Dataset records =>
______________________________
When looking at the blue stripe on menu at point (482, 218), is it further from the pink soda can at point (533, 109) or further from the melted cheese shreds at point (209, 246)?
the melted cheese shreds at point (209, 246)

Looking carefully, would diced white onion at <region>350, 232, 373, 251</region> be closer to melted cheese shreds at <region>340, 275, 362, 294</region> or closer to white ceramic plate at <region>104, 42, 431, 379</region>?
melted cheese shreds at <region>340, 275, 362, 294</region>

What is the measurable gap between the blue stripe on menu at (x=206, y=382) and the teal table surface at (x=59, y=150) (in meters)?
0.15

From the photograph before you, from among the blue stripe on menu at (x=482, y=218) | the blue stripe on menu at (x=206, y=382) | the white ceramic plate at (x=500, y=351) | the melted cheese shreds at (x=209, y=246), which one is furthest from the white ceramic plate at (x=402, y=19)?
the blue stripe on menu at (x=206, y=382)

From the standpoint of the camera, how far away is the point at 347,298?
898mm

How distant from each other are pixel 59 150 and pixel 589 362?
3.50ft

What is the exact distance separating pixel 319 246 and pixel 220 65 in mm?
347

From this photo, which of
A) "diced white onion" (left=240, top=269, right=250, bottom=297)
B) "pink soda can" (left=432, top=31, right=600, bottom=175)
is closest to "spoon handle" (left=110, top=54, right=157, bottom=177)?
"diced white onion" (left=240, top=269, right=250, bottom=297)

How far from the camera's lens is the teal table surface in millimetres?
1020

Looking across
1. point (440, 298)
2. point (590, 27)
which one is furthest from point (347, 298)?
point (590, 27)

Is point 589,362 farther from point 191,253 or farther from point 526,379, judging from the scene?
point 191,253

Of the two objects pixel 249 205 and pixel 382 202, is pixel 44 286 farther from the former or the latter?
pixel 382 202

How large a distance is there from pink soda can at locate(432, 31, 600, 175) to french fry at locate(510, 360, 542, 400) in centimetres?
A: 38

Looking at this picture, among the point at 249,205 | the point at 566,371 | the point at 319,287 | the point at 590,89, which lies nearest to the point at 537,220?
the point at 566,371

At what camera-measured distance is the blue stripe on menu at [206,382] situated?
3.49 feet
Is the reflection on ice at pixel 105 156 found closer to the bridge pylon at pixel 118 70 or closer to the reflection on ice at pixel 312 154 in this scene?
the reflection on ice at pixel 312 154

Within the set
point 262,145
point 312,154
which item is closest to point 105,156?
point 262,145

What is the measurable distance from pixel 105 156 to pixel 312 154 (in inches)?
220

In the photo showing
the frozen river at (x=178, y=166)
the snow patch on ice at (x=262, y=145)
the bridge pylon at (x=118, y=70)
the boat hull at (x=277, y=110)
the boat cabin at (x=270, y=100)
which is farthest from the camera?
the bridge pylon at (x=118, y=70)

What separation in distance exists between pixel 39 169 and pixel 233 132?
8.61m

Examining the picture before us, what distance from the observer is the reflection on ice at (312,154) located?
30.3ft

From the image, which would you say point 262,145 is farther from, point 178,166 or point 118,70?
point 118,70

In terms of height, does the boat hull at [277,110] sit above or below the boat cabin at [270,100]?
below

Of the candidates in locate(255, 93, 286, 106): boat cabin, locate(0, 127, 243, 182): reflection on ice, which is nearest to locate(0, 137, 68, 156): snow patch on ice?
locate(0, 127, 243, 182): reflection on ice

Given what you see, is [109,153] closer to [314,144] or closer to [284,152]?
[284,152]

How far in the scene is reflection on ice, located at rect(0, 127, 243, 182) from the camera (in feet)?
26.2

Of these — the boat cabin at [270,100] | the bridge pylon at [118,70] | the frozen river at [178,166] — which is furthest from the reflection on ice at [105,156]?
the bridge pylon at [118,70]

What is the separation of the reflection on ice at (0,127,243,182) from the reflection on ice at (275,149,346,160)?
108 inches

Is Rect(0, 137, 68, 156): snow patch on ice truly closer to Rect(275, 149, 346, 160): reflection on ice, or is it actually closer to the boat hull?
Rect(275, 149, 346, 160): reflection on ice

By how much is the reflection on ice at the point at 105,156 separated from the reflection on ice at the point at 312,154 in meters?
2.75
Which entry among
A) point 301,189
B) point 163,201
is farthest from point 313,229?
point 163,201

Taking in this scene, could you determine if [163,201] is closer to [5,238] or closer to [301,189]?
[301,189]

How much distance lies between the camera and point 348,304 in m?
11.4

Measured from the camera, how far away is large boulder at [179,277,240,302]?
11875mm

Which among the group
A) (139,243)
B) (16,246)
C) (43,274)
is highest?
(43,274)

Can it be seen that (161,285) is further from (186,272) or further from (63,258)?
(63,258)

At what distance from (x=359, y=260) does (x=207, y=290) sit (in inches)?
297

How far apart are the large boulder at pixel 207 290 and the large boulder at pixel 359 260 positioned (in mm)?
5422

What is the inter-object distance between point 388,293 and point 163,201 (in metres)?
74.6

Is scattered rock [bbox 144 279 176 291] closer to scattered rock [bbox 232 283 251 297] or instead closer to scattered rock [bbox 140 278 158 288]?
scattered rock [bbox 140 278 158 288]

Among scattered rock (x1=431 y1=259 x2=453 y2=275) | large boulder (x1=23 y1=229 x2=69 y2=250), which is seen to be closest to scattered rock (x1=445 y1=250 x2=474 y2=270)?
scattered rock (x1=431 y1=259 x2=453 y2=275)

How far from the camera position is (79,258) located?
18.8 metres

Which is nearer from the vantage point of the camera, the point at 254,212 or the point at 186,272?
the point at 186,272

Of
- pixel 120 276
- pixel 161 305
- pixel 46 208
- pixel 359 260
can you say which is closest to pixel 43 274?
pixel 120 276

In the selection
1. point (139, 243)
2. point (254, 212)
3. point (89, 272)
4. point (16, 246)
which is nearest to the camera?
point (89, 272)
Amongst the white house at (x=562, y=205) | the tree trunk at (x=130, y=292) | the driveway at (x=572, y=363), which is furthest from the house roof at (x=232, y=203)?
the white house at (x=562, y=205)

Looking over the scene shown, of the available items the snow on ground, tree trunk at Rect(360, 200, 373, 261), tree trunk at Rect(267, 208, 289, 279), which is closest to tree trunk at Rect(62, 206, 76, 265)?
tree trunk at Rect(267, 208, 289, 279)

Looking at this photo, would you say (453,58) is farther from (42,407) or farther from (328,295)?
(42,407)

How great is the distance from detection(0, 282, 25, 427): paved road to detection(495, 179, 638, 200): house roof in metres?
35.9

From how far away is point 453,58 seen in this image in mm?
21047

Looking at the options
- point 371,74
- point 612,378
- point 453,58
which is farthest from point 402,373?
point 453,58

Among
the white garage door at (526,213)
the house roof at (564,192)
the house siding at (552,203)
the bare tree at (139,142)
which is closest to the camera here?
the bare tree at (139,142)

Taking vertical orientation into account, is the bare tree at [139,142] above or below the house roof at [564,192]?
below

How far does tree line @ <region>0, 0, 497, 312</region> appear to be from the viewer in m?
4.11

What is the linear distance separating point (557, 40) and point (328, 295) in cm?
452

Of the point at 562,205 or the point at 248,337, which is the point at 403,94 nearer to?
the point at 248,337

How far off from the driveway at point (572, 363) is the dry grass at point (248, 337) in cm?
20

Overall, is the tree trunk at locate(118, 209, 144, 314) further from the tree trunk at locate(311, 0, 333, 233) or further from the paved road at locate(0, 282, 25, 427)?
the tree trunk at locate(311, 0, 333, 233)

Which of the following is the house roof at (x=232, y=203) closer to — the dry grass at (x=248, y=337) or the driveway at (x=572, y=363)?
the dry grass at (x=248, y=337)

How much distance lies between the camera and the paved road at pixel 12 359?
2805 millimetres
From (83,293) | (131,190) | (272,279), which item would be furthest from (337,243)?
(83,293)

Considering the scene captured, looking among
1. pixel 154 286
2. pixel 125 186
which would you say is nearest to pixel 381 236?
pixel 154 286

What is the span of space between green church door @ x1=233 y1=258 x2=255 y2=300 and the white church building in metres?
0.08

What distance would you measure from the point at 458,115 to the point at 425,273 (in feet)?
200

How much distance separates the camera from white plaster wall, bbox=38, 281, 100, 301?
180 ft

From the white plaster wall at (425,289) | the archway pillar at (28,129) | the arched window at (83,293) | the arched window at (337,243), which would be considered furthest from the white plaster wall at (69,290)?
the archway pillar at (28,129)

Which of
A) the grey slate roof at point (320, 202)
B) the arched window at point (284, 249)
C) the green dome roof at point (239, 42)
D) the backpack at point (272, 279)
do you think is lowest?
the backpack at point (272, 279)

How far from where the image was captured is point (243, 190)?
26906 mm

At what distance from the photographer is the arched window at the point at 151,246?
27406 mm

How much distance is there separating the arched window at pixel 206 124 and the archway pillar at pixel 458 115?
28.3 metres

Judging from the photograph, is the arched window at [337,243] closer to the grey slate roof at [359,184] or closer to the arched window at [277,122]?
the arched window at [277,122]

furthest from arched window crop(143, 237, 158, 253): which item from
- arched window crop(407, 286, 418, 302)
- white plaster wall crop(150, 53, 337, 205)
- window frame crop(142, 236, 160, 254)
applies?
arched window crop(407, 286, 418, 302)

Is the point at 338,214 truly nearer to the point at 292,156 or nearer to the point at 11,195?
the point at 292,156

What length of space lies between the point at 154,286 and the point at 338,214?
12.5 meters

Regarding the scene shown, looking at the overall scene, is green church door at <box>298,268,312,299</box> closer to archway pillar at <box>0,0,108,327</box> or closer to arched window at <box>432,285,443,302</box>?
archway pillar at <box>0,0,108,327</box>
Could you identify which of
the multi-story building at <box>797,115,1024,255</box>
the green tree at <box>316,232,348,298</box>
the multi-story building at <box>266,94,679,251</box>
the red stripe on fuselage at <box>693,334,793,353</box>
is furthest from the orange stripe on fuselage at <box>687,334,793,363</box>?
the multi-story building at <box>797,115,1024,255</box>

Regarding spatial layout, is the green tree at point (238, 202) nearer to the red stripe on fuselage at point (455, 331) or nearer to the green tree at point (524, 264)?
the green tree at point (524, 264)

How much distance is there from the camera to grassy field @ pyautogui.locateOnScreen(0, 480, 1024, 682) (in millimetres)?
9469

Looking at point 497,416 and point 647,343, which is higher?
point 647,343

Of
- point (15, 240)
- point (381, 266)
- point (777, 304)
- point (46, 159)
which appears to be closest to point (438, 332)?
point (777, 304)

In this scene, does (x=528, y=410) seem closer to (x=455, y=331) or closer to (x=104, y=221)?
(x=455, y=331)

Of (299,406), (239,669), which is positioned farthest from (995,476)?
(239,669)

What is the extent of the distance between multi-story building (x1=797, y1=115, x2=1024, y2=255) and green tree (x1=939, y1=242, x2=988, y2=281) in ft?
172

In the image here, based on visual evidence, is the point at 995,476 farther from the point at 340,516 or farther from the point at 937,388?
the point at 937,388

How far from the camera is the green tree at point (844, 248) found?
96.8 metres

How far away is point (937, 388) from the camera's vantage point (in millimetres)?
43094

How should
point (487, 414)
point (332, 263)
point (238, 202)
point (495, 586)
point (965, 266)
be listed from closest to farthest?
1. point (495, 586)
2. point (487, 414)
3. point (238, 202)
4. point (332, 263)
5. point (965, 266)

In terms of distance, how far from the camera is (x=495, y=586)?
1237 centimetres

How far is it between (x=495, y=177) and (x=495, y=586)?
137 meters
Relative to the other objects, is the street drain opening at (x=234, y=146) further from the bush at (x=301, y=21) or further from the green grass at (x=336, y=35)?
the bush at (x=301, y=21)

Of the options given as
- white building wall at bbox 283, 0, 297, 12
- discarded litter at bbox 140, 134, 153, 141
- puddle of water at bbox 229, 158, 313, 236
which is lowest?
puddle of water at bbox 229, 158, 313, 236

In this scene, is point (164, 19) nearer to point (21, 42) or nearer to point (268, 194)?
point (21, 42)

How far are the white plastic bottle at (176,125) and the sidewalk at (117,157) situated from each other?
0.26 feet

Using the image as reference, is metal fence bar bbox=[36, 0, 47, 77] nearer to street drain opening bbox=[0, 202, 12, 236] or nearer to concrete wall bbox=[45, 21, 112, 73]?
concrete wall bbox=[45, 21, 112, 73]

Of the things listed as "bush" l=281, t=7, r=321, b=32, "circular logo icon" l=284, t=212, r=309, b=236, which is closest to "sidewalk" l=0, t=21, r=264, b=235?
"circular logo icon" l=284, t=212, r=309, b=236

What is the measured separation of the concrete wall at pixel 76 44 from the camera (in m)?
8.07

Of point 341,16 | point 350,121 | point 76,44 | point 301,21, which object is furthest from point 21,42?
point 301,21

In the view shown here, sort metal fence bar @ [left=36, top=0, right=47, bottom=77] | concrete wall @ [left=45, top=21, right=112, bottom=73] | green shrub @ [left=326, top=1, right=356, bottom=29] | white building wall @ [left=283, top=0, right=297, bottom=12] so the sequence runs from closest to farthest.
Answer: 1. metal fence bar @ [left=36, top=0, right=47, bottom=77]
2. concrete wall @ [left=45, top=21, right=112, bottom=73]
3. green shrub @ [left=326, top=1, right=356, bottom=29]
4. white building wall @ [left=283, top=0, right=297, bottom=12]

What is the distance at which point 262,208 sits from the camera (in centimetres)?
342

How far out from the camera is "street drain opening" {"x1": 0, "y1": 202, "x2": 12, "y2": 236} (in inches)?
______________________________
Set exercise =>
Write out only the final block of lines, starting at the line with "In this scene, is" and running to the end of the material.

Right answer =>
In this scene, is point (164, 19) nearer to point (21, 42) or nearer to point (268, 194)?
point (21, 42)

How far are the white plastic bottle at (176,125) and the sidewalk at (117,157) situated from each other?
0.26 feet

Using the image as reference, is metal fence bar bbox=[36, 0, 47, 77] nearer to street drain opening bbox=[0, 202, 12, 236] or nearer to concrete wall bbox=[45, 21, 112, 73]?
concrete wall bbox=[45, 21, 112, 73]

Of the things listed as "bush" l=281, t=7, r=321, b=32, "circular logo icon" l=284, t=212, r=309, b=236, which is closest to "sidewalk" l=0, t=21, r=264, b=235?
"circular logo icon" l=284, t=212, r=309, b=236

What is the measured separation of the concrete wall at pixel 76 44 from the camera (in m)?
8.07

Of point 341,16 | point 350,121 | point 76,44 | point 301,21, which object is furthest from point 21,42?
point 301,21

In the view shown here, sort metal fence bar @ [left=36, top=0, right=47, bottom=77] | concrete wall @ [left=45, top=21, right=112, bottom=73] | green shrub @ [left=326, top=1, right=356, bottom=29] | white building wall @ [left=283, top=0, right=297, bottom=12] so the sequence runs from closest to farthest.
Answer: 1. metal fence bar @ [left=36, top=0, right=47, bottom=77]
2. concrete wall @ [left=45, top=21, right=112, bottom=73]
3. green shrub @ [left=326, top=1, right=356, bottom=29]
4. white building wall @ [left=283, top=0, right=297, bottom=12]

What is the distance at which point 262,208 sits from the camera (in centimetres)?
342

How far out from the camera is "street drain opening" {"x1": 0, "y1": 202, "x2": 12, "y2": 236} (in inches)?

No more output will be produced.